_Text block_.

------------------------------------------------------------

A Daily Babble Production
Move over, Shaq and Kobe. There's a new front-runner for "Most Shocking Laker-Relevant Relationship Development" this season.
Phil Jackson misses his spaceman.
Or he thinks his team does, at the very least. Jackson spoke to the media about Vladimir Radmanovic before the Lakers visited VladRad's Charlotte Bobcats on Tuesday. As reported by the LA Times' Mike Bresnahan:
Radmanovic was vilified by fans while playing for the Lakers because of his inconsistency, but Lakers Coach Phil Jackson said Monday that Radmanovic was missed by the team.
"He's a qualified player. He can do things, he's going to have an impact on ballgames," Jackson said. "We miss him, there's no doubt about it. But that's it -- water under the bridge, you move on."
While I wouldn't doubt that Lakers fans vilified the Rad Man (that's what fans tend to do to players whose play is rife with flaws), it bears remembering that it was the legendary coach who often showed them the way.

------------------------------------------------------------

Stored data
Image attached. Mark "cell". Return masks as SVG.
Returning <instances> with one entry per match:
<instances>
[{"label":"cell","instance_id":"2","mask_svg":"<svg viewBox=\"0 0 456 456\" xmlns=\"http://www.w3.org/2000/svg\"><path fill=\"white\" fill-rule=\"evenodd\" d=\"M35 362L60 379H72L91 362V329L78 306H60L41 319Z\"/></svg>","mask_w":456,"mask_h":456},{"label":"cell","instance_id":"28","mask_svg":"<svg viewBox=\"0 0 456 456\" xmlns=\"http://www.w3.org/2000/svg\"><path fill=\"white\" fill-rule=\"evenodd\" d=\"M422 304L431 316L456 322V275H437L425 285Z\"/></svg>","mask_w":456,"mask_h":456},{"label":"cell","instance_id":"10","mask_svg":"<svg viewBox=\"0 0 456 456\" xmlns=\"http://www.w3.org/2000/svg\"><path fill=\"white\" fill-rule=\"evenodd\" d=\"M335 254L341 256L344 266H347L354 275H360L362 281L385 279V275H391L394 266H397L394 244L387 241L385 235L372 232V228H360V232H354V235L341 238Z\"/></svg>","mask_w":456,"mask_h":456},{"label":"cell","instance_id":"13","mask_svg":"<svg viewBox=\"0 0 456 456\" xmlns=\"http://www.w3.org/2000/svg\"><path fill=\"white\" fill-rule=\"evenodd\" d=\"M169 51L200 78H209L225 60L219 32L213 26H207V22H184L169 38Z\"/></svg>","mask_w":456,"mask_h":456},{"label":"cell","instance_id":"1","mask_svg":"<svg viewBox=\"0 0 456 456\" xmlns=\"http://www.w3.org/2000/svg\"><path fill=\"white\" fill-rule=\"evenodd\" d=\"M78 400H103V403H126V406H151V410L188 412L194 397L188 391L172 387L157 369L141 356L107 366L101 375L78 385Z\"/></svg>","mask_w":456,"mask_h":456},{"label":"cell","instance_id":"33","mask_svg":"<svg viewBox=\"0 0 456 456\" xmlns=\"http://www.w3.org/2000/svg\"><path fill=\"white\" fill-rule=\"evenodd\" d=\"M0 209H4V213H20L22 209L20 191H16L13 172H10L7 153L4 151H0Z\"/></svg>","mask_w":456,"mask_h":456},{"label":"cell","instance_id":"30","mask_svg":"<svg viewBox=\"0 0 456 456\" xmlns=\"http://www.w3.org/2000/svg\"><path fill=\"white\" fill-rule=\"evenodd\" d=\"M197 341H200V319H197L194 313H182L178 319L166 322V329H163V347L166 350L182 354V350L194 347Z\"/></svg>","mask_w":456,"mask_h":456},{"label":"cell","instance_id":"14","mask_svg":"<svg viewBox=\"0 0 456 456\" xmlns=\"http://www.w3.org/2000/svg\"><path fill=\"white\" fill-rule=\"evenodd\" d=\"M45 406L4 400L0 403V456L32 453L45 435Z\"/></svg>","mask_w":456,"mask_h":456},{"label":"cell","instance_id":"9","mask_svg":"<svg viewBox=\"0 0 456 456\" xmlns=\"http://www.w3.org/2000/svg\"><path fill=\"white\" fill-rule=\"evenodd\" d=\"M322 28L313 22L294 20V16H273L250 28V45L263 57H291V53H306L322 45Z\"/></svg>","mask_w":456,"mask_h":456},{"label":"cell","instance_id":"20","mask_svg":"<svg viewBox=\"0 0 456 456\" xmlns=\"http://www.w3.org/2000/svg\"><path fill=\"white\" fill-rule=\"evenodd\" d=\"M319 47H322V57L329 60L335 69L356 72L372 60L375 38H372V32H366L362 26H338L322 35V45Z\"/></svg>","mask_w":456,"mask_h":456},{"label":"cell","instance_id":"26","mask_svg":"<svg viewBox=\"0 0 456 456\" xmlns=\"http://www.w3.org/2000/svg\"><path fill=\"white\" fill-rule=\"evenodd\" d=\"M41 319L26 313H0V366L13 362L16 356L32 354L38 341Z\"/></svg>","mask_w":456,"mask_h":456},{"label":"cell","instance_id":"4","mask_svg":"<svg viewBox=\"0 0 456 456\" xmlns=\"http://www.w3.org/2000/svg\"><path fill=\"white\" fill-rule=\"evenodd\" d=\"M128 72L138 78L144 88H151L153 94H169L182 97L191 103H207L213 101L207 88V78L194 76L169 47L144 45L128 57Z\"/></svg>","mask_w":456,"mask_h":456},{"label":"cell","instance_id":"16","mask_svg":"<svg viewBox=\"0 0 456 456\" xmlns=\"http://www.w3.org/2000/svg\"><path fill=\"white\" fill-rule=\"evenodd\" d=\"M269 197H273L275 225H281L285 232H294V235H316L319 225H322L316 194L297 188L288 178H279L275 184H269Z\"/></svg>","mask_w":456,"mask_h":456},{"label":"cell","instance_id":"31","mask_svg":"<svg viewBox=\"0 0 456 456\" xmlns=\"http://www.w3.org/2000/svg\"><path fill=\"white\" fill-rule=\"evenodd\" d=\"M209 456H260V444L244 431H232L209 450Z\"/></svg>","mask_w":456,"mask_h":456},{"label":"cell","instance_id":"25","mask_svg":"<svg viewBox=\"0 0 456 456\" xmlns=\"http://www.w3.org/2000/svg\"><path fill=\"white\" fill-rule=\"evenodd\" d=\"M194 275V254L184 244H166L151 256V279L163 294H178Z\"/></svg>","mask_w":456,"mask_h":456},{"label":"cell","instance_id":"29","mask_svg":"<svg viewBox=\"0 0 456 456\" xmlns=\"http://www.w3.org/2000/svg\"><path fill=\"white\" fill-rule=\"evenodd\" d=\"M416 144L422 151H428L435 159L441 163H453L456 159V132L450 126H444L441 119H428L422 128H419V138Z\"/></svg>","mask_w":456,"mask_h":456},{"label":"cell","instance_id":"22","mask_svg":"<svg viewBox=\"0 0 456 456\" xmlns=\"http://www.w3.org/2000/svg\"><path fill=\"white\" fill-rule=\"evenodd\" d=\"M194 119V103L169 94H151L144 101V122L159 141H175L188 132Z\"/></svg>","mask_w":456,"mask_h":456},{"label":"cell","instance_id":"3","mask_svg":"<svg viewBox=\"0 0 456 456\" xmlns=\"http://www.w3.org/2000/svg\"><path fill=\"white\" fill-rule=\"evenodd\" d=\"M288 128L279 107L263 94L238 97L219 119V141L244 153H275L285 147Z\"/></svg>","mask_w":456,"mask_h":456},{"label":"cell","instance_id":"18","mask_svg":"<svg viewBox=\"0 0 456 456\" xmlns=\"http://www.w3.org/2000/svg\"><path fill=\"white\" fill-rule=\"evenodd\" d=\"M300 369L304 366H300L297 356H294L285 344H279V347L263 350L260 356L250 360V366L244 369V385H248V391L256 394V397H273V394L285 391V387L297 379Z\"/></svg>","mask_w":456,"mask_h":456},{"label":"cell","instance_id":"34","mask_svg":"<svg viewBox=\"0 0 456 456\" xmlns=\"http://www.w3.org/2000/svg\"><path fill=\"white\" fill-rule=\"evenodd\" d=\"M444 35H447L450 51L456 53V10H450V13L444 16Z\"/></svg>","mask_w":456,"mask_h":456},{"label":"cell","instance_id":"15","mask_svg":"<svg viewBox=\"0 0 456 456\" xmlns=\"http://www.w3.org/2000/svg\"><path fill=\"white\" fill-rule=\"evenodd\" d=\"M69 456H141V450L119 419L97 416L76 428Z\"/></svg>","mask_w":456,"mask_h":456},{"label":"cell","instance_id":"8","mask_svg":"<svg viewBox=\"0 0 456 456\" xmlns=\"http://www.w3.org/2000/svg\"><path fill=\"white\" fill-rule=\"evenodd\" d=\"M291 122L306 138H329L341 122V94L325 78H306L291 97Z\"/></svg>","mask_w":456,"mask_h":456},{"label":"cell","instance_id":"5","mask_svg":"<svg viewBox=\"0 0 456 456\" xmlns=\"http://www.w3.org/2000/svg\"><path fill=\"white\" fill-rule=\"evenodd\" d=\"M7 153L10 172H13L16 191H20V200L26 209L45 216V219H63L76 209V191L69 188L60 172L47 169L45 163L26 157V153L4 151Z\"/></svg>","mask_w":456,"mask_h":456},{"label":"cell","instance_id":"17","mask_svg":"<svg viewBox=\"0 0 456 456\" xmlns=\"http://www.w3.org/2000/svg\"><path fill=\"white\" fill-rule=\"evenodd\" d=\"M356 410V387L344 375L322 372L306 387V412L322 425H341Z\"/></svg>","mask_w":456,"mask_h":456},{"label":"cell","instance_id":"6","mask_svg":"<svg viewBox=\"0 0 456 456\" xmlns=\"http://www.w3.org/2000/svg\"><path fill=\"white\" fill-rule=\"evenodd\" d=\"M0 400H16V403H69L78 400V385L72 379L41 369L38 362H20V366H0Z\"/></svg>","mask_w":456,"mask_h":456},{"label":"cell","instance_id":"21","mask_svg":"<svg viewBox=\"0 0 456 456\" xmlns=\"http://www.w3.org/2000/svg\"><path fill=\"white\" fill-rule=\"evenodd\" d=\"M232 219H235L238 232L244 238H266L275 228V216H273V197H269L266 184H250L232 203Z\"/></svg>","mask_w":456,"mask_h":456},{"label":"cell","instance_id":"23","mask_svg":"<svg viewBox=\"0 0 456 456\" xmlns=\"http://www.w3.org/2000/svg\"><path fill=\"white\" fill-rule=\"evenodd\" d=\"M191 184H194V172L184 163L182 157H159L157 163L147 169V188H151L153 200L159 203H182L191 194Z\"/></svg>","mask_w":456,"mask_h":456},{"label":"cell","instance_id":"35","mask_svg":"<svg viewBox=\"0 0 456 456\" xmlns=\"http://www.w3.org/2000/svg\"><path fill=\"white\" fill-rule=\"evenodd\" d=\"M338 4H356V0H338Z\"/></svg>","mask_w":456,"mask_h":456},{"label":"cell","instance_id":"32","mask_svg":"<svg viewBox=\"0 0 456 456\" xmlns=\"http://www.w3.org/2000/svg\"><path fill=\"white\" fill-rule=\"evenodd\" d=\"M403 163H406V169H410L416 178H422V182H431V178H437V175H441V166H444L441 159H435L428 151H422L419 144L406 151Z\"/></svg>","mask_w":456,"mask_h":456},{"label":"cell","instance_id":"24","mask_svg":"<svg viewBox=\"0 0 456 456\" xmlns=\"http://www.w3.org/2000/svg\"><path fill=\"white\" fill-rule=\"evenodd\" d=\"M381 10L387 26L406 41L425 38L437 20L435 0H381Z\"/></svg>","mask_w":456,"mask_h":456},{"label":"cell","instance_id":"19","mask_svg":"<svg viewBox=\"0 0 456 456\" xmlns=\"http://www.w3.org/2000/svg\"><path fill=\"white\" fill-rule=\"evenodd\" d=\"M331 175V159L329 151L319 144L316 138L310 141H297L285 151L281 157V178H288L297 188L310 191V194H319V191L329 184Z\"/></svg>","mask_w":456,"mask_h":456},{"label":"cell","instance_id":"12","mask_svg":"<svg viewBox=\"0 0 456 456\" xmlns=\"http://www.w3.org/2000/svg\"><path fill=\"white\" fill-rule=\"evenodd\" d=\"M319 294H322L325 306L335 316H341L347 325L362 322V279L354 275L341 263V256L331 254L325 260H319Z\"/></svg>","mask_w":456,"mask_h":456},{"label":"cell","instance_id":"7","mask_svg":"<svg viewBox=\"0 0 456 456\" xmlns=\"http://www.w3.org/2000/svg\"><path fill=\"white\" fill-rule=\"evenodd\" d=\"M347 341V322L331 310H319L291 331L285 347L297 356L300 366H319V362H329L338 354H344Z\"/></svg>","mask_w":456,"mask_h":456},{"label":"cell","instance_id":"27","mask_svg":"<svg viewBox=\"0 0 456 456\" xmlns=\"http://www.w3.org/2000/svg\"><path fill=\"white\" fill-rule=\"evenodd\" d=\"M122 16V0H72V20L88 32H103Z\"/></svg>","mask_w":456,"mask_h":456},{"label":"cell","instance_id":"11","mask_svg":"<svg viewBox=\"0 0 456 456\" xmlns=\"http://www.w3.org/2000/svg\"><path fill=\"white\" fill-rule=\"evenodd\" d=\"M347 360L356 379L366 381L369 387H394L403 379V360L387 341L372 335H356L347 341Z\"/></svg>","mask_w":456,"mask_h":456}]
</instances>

------------------------------------------------------------

_What you will do_.
[A] In the blog post about Phil Jackson and Vladimir Radmanovic, which team did Radmanovic play for when the Lakers visited him on Tuesday?
[B] Summarize the blog post about Phil Jackson and Vladimir Radmanovic in two sentences.
[C] Continue the blog post about Phil Jackson and Vladimir Radmanovic from its final sentence.

_Results by task_.
[A] The Charlotte Bobcats.

[B] Before the Lakers visited the Charlotte Bobcats, Phil Jackson told the media that the team missed Vladimir Radmanovic, calling him a qualified player who would have an impact on ballgames. The post notes that although Lakers fans vilified Radmanovic for his inconsistency, it was Jackson himself who often showed them the way.

[C]
Jackson spent much of Radmanovic's time in La La Land leading the bash party. His two most well-known nicknames for the forward were Space Cadet and My Favorite Martian, both meant as references to the player's tendency to space out and lose focus while on the floor, particularly at the defensive end. As an AP article from the time of the trade reminded me, Jax even went so far as to suggest to the media at one point last season that Radmanovic seek psychological help. Meanwhile, he stripped the sharpshooter of his starting spot and dropped his minutes to a career low 16.8 per game before the deal occurred in early February.
While I bring this all up mostly because I find it amusing to see Phil paying public compliments to a player he rode mercilessly to the media during his tenure in LA, it's only fair to note that the coach makes a good point as well. The Lakers now sit 18th in the league at 36 percent three-point shooting. Derek Fisher is hitting at a 41.8 percent clip, but no other Laker is hitting even 36 percent from beyond the arc. Radmanovic shot 44.1 percent on threes as a Laker this season and is checking at 43.2 percent for the year. There is no question that he can stretch the floor and be a factor at the offensive end.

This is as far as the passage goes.